Georgia’s mum and aunt were diagnosed with MND just a couple of months apart. She cared for her mum over her illness. After her mum died, Georgia decided to have pre-symptomatic genetic testing, and was told she does not carry the C9orf72 gene variant.
Georgia first experienced MND when her aunt developed problems with her foot. A few months later, Georgia’s mum started to slur her speech, which was put down to a mini stroke. After her sister’s diagnosis, she had further tests. At the start of 2018, she was also told she had MND, and later developed frontal lobe dementia. Georgia’s mum and aunt had genetic testing which showed that they had the C9orf72 genetic variant. Georgia’s family have since questioned if her grandma, who was diagnosed with Parkinsonism, could have been affected. Georgia’s aunt and mum passed away in 2019, a few weeks apart. Over this period, Georgia also lost her dad to lung cancer, after a short illness.
Georgia describes finding out about MND in her family as surrea. However, her focus was on supporting her parents. After her dad died, her mum’s symptoms became worse, and Georgia gave up work to care for her. She feels honoured to have taken on this role, though remembers it as draining and exhausting.

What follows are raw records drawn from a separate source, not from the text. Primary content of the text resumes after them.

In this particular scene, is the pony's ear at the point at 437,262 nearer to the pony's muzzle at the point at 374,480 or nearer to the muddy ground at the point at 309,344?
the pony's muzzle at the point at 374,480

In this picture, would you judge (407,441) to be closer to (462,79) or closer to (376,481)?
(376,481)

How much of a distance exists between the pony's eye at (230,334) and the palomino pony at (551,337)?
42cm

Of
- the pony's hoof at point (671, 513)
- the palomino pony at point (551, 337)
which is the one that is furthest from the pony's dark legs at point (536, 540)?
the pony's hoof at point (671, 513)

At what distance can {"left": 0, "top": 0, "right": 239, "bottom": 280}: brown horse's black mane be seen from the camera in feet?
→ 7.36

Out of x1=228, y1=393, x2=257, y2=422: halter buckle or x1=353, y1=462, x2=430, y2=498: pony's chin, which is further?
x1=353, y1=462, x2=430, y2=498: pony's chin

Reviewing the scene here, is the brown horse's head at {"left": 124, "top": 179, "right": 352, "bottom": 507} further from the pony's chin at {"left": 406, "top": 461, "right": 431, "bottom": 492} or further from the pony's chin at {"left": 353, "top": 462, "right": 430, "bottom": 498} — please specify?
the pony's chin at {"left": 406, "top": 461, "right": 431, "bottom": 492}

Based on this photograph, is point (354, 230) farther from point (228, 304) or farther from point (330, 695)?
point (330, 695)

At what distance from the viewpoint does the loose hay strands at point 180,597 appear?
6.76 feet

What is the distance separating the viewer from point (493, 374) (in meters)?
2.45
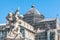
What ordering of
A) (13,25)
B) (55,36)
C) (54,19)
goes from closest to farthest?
(13,25)
(55,36)
(54,19)

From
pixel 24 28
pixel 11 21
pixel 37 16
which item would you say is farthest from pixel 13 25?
pixel 37 16

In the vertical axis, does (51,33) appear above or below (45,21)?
below

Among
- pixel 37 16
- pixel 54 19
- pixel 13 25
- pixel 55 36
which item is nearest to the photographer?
pixel 13 25

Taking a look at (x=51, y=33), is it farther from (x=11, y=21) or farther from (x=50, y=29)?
(x=11, y=21)

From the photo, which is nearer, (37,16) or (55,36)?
(55,36)

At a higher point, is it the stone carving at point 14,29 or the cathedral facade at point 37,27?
the cathedral facade at point 37,27

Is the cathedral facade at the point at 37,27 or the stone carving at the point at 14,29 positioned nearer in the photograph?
the stone carving at the point at 14,29

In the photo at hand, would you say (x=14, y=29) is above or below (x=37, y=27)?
below

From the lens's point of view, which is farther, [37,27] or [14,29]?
[37,27]

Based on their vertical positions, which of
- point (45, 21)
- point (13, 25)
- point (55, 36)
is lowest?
point (13, 25)

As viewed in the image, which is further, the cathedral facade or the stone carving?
the cathedral facade

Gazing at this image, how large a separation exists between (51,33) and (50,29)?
3.95ft

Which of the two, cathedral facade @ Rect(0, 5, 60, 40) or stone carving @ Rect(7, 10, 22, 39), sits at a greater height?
cathedral facade @ Rect(0, 5, 60, 40)

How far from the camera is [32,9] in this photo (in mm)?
56281
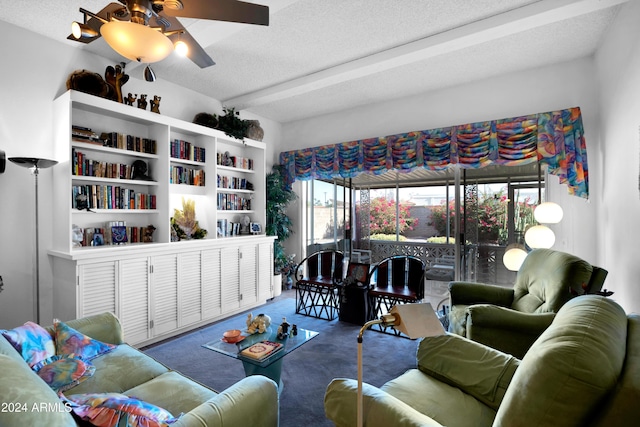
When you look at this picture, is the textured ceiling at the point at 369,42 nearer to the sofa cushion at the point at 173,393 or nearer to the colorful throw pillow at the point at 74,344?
the colorful throw pillow at the point at 74,344

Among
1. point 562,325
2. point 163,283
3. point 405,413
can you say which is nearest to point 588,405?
point 562,325

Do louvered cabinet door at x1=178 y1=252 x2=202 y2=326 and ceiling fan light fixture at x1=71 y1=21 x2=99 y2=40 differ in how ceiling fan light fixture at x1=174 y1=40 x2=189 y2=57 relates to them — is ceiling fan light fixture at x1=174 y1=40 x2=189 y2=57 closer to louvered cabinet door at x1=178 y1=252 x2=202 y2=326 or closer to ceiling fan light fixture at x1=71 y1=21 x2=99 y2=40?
ceiling fan light fixture at x1=71 y1=21 x2=99 y2=40

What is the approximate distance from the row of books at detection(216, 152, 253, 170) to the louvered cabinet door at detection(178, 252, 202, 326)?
140 centimetres

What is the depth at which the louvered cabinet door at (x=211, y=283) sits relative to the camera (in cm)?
367

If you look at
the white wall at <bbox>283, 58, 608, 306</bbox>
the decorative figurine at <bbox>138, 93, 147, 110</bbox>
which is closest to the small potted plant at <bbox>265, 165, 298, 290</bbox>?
the white wall at <bbox>283, 58, 608, 306</bbox>

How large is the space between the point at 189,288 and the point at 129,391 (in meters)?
1.97

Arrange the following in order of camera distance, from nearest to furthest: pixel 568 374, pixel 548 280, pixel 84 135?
pixel 568 374 → pixel 548 280 → pixel 84 135

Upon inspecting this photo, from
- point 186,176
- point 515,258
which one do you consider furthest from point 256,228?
point 515,258

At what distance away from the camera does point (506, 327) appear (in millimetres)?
2131

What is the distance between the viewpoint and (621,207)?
2.67m

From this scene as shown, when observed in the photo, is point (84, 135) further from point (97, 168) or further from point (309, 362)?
point (309, 362)

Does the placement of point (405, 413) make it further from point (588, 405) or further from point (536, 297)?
point (536, 297)

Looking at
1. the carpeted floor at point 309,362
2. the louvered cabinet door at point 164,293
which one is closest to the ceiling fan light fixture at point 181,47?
the louvered cabinet door at point 164,293

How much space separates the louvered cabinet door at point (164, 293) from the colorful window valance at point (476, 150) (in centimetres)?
256
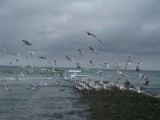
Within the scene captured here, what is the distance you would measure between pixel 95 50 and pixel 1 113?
1200cm

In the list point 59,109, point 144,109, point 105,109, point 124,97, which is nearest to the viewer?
point 144,109

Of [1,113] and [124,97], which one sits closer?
[1,113]

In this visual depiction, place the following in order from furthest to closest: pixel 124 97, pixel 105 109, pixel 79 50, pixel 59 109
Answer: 1. pixel 124 97
2. pixel 59 109
3. pixel 105 109
4. pixel 79 50

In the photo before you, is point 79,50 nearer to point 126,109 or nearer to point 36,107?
point 126,109

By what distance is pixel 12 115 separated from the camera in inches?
1340

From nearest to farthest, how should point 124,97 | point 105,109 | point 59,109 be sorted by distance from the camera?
1. point 105,109
2. point 59,109
3. point 124,97

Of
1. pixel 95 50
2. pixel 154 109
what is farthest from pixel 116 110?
pixel 95 50

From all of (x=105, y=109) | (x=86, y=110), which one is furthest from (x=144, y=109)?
(x=86, y=110)

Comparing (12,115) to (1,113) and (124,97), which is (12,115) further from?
(124,97)

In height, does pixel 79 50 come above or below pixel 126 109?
above

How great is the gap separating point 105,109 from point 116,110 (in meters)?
1.62

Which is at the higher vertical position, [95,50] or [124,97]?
[95,50]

Due to her dementia, Georgia’s mum struggled to take in information. Communication became increasingly difficult, and Georgia wishes they had been encouraged to set up communication aids earlier on. Georgia would like to see ongoing and coordinated support for carers and patients. She felt like she was teaching herself on the internet about what to expect.
As her mum’s illness progressed, they were given professional support. The carers had no experience of MND, and Georgia felt she had to manage them as well as looking after her mum. Towards the end of her life, Georgia’s mum went into a hospice, where she was treated for pneumonia. Georgia had prepared for her to come home, but she died suddenly before this happened. Georgia is glad she died peacefully.
When her mum died, Georgia decided to pursue pre-symptomatic genetic testing. She was certain she wanted to take the test, in part based on curiosit. She had a gut instinct that she did not carry the C9orf72 gene variant, and questions whether this made her less fearful of the outcome. Knowing she wanted children in the future was also in the back of her mind, as she wanted to be prepared. After losing her aunt and her mum, she had a feeling of What am I really losing. Georgia’s main concern at this time was around telling her partner if the result was positive; he felt it was too soon, and worried about the potential impact of the results, so she did not tell him she was having the test.
Georgia had genetic counselling, before going ahead with the blood test. Because of the pandemic, she opted to receive her results over the phone. She was warned that this could take some time, but actually they were available within a few weeks. She was told that it was good news – the result was negative. Georgia felt reassured and is pleased that she will not need to consider this when planning a family in the future. However, her immediate feeling was bittersweet; one of her cousins, Harriet, has received a positive result. Georgia finds it hard to think that the disease may not be finished in her family.
Georgia feels that she is a different person to before she found out about MND in her family and before caring for and losing her parents. She tries to take only positives from what has happened. MND is still part of her life, and she is committed to raising awareness around the disease, to make her mum and aunt proud.